Por Guilherme Freire
Uma criança vive seus dias como qualquer outra criança, tendo o amor dos pais e de suas irmãs. Tudo parece bem, um ambiente agradável para uma criança viver, mas algo estava errado. Sinclair, o protagonista da obra, tinha uma visão em sua mente de dois mundos distintos: o paternal, onde a vida era confortável e segura, e o sombrio, onde havia perigos e inseguranças. Apesar de ser apenas uma criança, ele tinha uma visão de mundo bem formada e estava feliz em deixar as coisas como estavam, ou era o que ele pensava.

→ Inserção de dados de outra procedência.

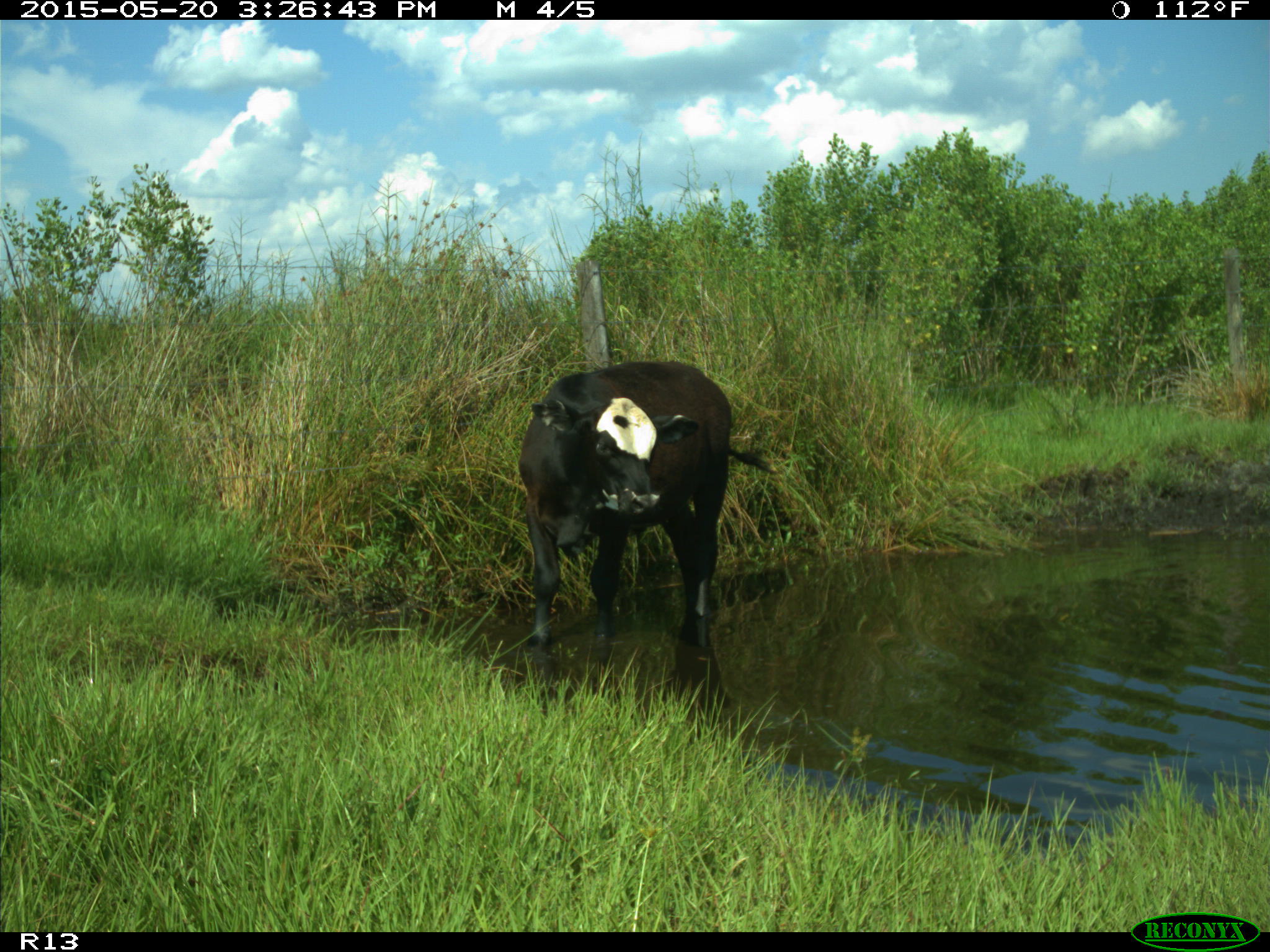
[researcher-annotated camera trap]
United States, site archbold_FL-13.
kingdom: Animalia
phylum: Chordata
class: Mammalia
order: Artiodactyla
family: Bovidae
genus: Bos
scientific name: Bos taurus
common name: domestic cow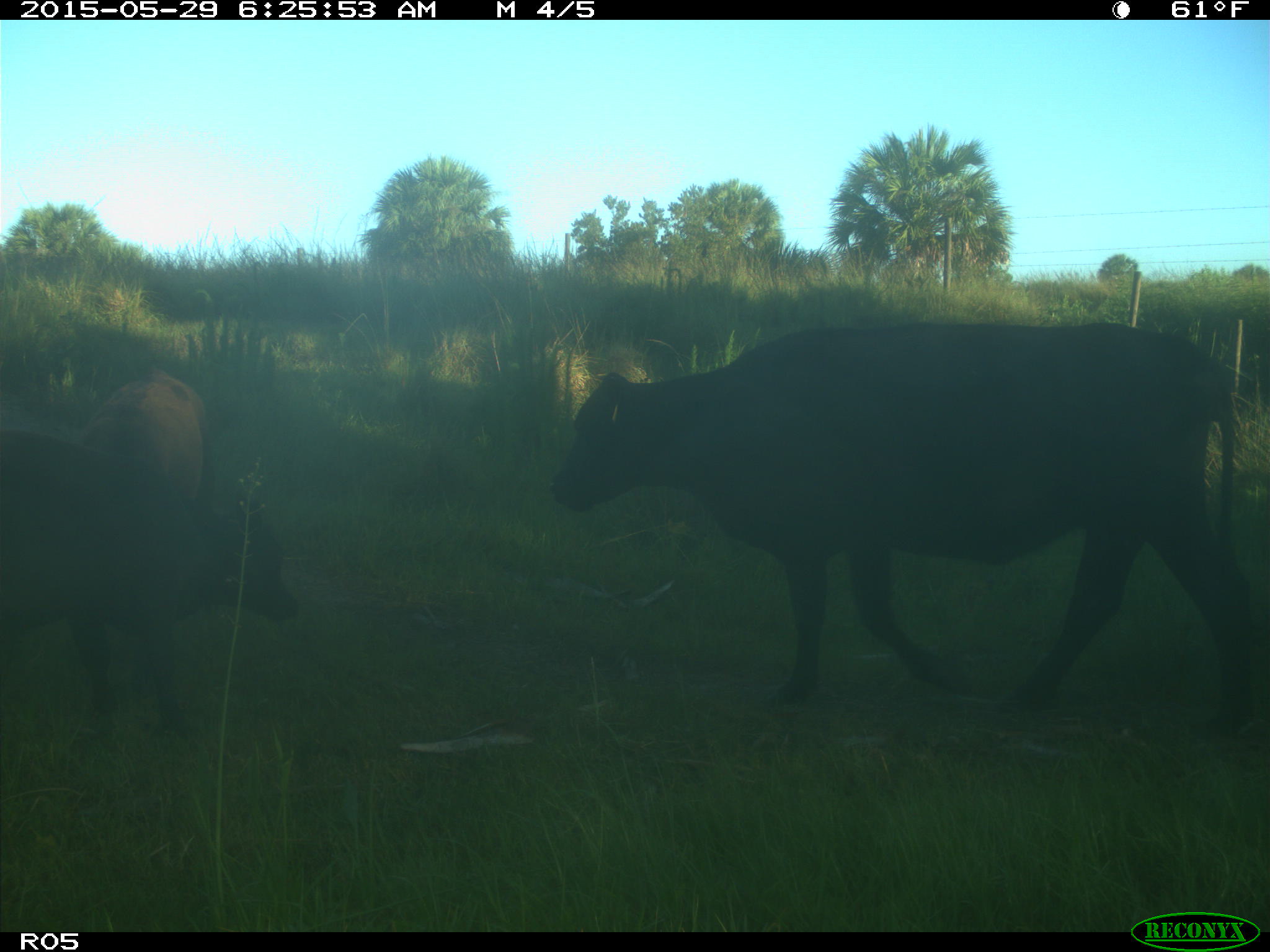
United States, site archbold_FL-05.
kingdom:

De certa forma, a partir do momento em que concebeu a ideia desses mundos, nasceu dentro dele uma nova pessoa, alguém curioso e avido por conhecimento, alguém que tem interesse em buscar por mais. A falta de conhecimento que ele tem sobre si mesmo é o fator fundamental da obra, o que o leva a uma jornada de autoconhecimento um pouco diferente do usual.

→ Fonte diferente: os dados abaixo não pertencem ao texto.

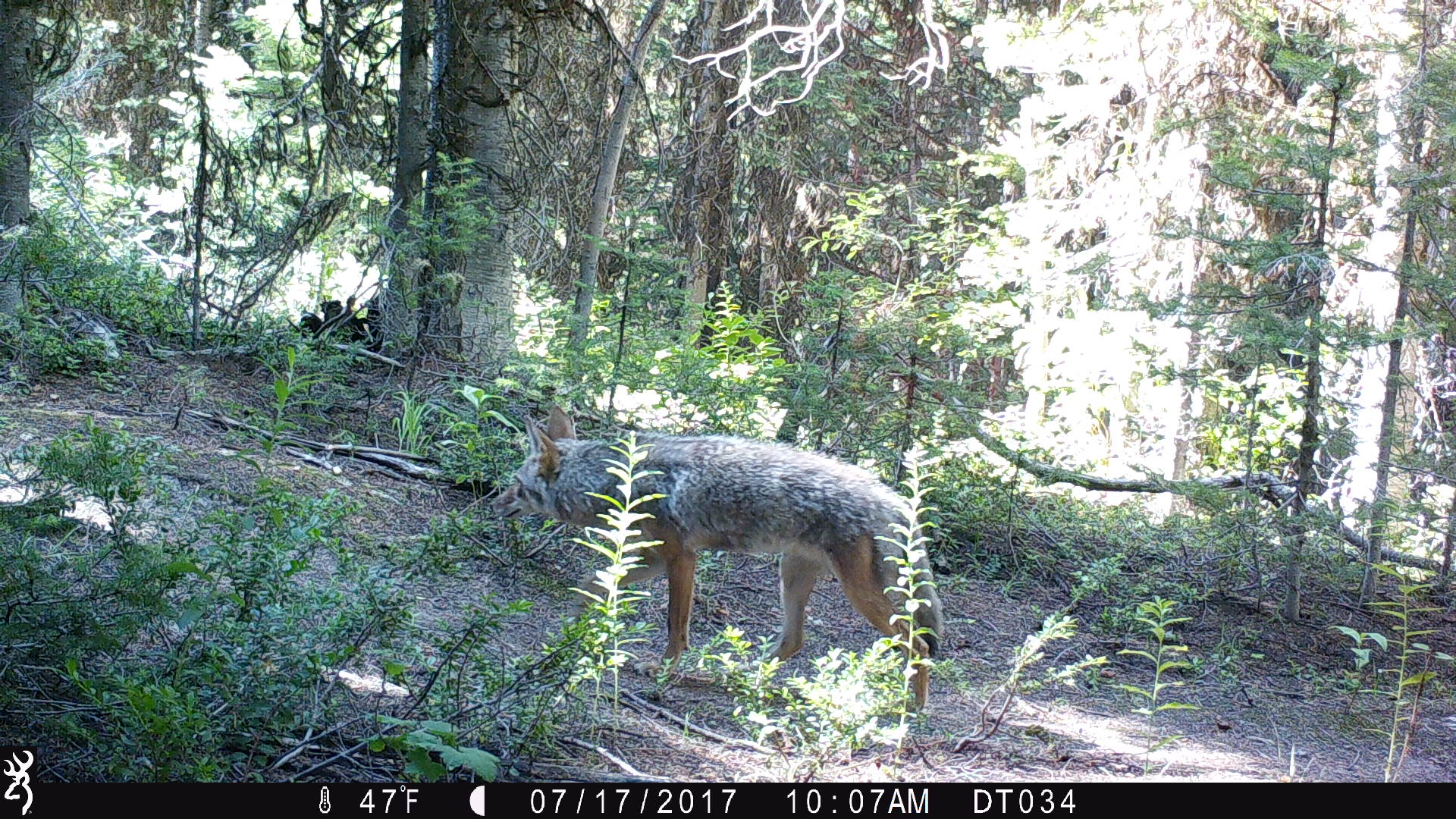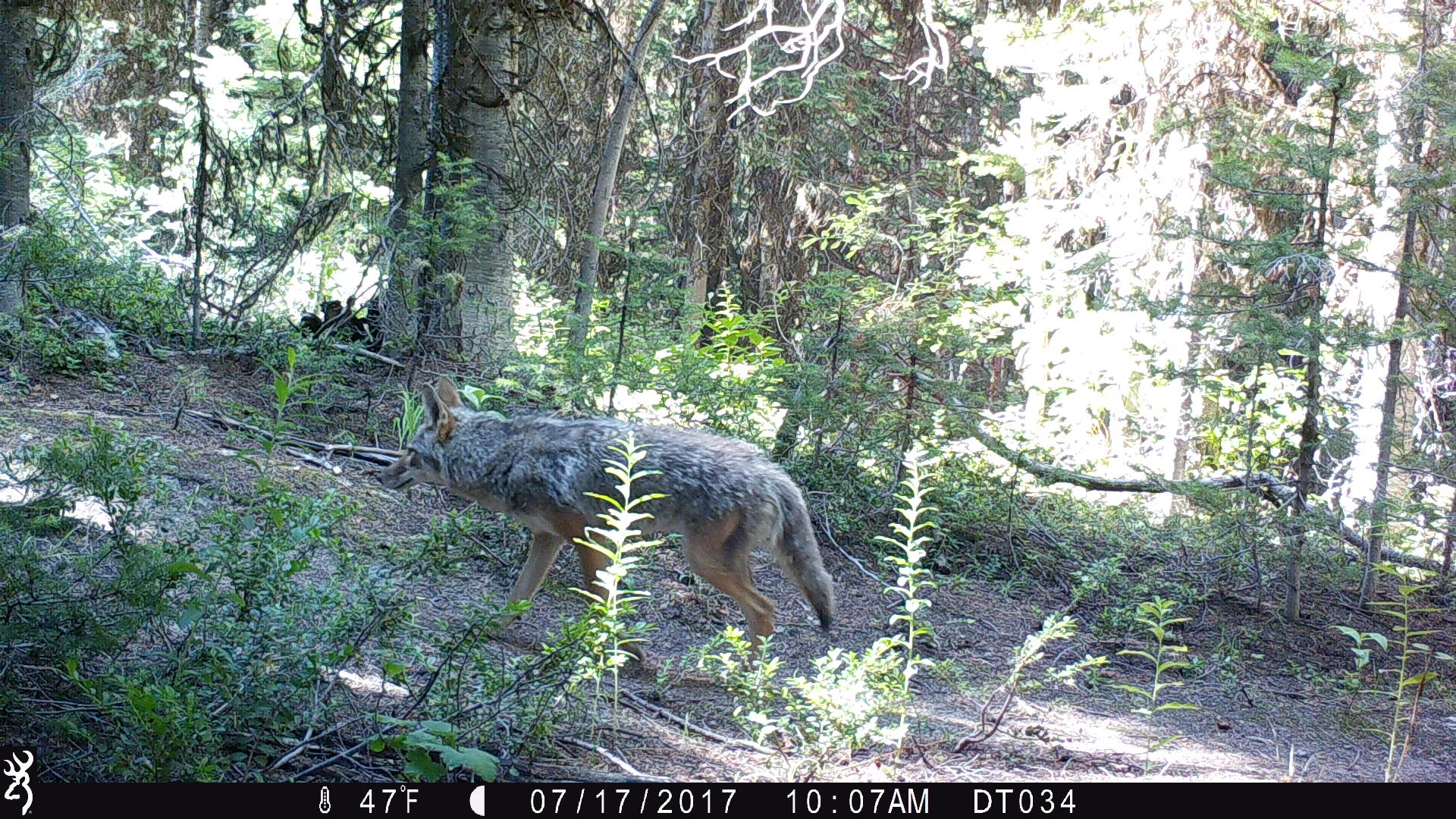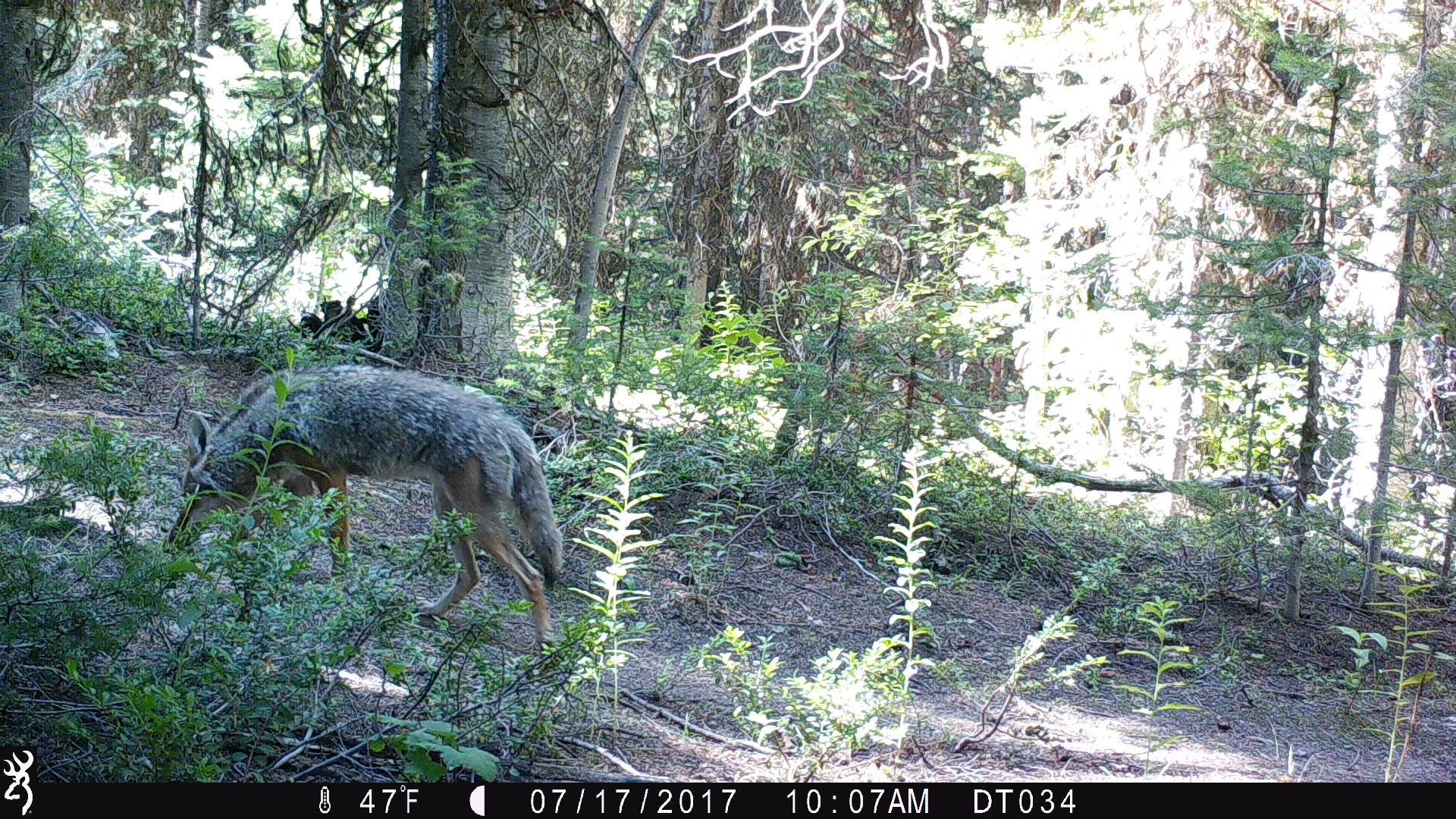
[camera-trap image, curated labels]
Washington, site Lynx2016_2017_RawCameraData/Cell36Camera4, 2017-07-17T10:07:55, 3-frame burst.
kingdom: Animalia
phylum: Chordata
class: Mammalia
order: Carnivora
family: Canidae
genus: Canis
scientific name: Canis latrans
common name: coyote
Canis latrans (coyote). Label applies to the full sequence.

A história do livro é bem simples, assim como seu desenvolvimento. O que a torna especial é a forma como ela é contada e o peso da introspecção. O livro é contado em primeira pessoa e o foco da narrativa não são os acontecimentos, apesar deles serem essenciais para a mudança do protagonista ao longo da trama , e sim a relação do protagonista com ele mesmo. Isso é perceptível pela forma que a história é contada. Sinclair parece sempre procurar uma justificativa para as coisas que acontecem, buscando algum tipo de lição de cada situação que ocorre. No início da narrativa, por exemplo, ele conta uma mentira. É uma situação infantil em que ele procura ter a atenção de seus amigos que parecem se interessar mais pela criança mais velha, Kromer, figura que representa a personificação dos pesadelos do protagonista, quase como uma entidade que o faz perceber que não seria possível continuar vivendo naquele mundo paternal.
A partir de uma simples mentira, ele começa a ver seu mundo ruir quando Kromer o ameaça, desequilibrando a estrutura que o confortava. Por meio de Kromer, Sinclair tem um vislumbre do mundo sombrio e percebe que mesmo resolvendo aquela situação não era possível voltar atrás. Nesse processo, surge um guia que o conduz nessa jornada: Demian, uma criança mais velha que possui interesses muito distintos das outras crianças e aparenta ter uma visão mais ampla de mundo, assim como Sinclair. Durante o processo de descobrimento do protagonista, o leitor é envolvido em uma narrativa que o faz questionar a própria vida e ressignificar todos os seus acontecimentos. Sinclair só percebe que algo estava errado porque olhou para o abismo dentro de sua alma, e só foi capaz de significar sua vida ao encará-lo e enfrentá-lo sem medo.